Provisional election results in crisis-hit Lebanon look to have delivered a loss to the largest bloc, led by Iran-backed Shiite Muslim Hezbollah, and strengthened reformists.

Turnout was low in the general election Sunday, the first since the Mediterranean country was plunged into a deep economic crisis that has stoked popular fury with the hereditary and graft-tainted ruling class.

Many polling booths lacked electricity, forcing voters to use their smartphone lights to cast their ballots, in a reflection of Lebanon’s most painful crisis since the 1975-1990 civil war.

Official results later Monday will show whether Hezbollah, a political and military movement seen as a state within a state, and its allies can keep an actionable majority in Lebanon’s 128-seat parliament.

Hezbollah, considered a “terrorist” organization by many Western countries, retained all its seats, but its Christian allies, President Michel Aoun’s Free Patriotic Movement (FPM), suffered losses.


The Lebanese Forces (LF) of former warlord Samir Geagea, which has strong ties with Saudi Arabia, won several new seats and should emerge as the largest Christian party.

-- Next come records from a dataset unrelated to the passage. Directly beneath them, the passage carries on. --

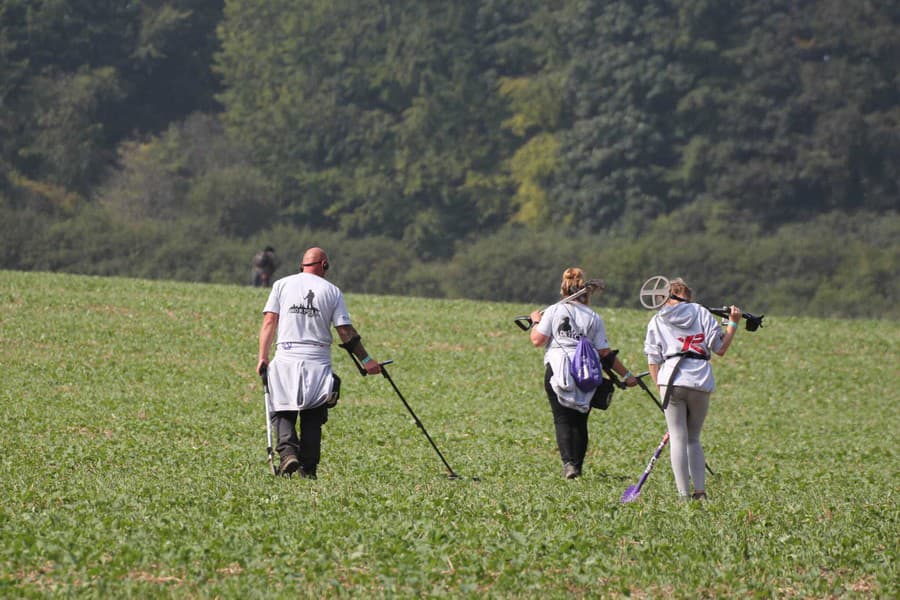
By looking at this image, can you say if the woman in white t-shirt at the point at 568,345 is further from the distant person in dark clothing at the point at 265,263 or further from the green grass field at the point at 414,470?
the distant person in dark clothing at the point at 265,263

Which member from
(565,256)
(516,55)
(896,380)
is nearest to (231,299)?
(896,380)

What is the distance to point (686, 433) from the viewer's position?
1119cm

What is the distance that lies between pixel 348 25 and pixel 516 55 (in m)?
9.04

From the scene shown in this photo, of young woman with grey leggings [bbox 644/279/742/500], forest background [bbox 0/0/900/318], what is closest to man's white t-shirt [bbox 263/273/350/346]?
young woman with grey leggings [bbox 644/279/742/500]

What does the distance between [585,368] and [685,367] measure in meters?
1.36

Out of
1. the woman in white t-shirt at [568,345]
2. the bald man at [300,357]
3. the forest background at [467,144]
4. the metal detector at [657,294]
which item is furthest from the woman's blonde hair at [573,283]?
the forest background at [467,144]

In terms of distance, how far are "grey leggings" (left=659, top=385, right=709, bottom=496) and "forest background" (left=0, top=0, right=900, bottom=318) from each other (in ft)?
147

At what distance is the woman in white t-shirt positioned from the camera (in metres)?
12.4

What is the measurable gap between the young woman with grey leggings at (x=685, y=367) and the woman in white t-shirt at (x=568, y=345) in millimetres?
1113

New opposition candidates also booked some gains, pushing forward the agenda of a cross-sectarian protest movement that erupted in late 2019 against a ruling elite widely seen as inept and corrupt.

Whatever the final election outcome, observers expect months of haggling over the next government line-up, and more political paralysis at a time Lebanon needs an IMF bailout.

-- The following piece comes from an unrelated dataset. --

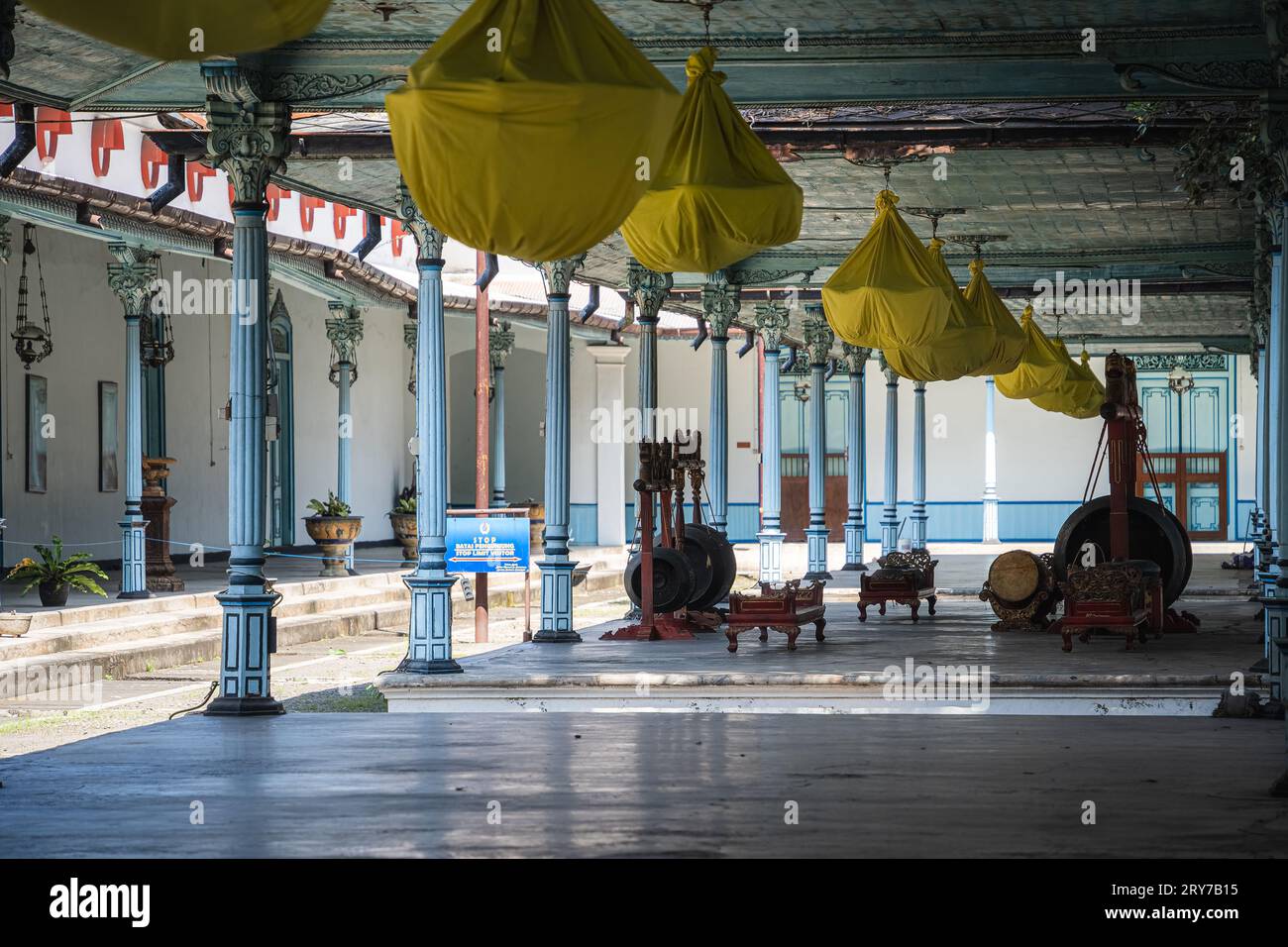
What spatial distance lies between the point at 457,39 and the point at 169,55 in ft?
4.80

Election turnout was just 41 percent — eight points lower than in 2018 — suggesting that the traditional sectarian parties that have shared power like a cartel for three decades failed to mobilise their supporters.

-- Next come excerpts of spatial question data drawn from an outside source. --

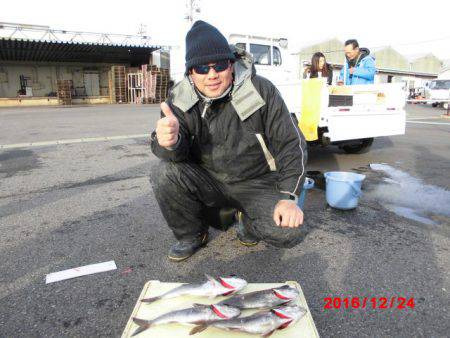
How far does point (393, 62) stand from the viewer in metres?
52.6

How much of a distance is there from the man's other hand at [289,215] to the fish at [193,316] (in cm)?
61

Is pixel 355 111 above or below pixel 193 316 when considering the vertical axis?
above

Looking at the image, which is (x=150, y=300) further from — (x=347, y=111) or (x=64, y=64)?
(x=64, y=64)

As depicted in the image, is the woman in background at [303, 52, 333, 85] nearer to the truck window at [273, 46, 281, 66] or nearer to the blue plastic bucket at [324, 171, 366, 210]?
the truck window at [273, 46, 281, 66]

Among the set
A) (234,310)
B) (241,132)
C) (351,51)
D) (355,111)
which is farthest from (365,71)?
(234,310)

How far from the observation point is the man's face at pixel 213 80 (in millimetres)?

“Abstention is partly linked to frustration with the political class and the feeling that the economic situation will not change,” said Lebanese analyst Karim Bitar.

Turnout was particularly low in Sunni Muslim areas, after former premier Saad Hariri triggered a de facto boycott in his community by pulling out of the elections.


Some of the politicians most reviled by the reform camp suffered stinging losses, including several MPs who had traditionally represented the interests of neighbor and former occupying force Syria.

New opposition parties produced a strong showing in various parts of the country. While the reformists struggled to unite ahead of the vote, they could end up holding enough seats to have an unprecedented impact on the country’s political game.

A presence of 10 or more lawmakers could disrupt the horsetrading between political barons that has characterized Lebanese politics for decades and leave reformists in a kingmaking position.

Analyst Ziad Majed said that the economic context could play in favor of reformists who will for the first be pushing from within parliament, not just as outsiders.

“This will create political and popular pressure for reformists and forces of change to cooperate,” he said.

Vote Jad Abdel Karim, 32, who backed opposition candidates, said “even if hopes of success are small, we voted to show them that they are not alone in the country.


“We want to build a country even if it will take time.”

The election was held two years after Lebanon defaulted on its debt and as the currency has lost 95 percent of its value.

The other major cataclysm suffered by Lebanon was the August 2020 Beirut port explosion that killed more than 200 people, injured thousands and devastated swathes of the city.

Political heavyweights across the party spectrum have obstructed any meaningful investigation into the blast.

Two of the main suspects over the disaster, which is widely blamed on state negligence and corruption, even looked sure to have secured re-election in Sunday’s polls.

Several voting irregularities were reported, as well as scuffles and cases of voter intimidation.


The outcome of the vote could have an impact on a presidential election due later this year.

President Aoun, 88, has long been expected to be succeeded by his son-in-law, FPM leader Gebran Bassil — but Bassil’s bid suffered a massive blow with the surge of the Lebanese Forces.

Marc Saad, an LF spokesman, voiced optimism about the coming electoral battle for the head of state.

“We can say that the Lebanese people have punished the governing parties and have aligned with us, expressing their will for a new start in governance,” he said.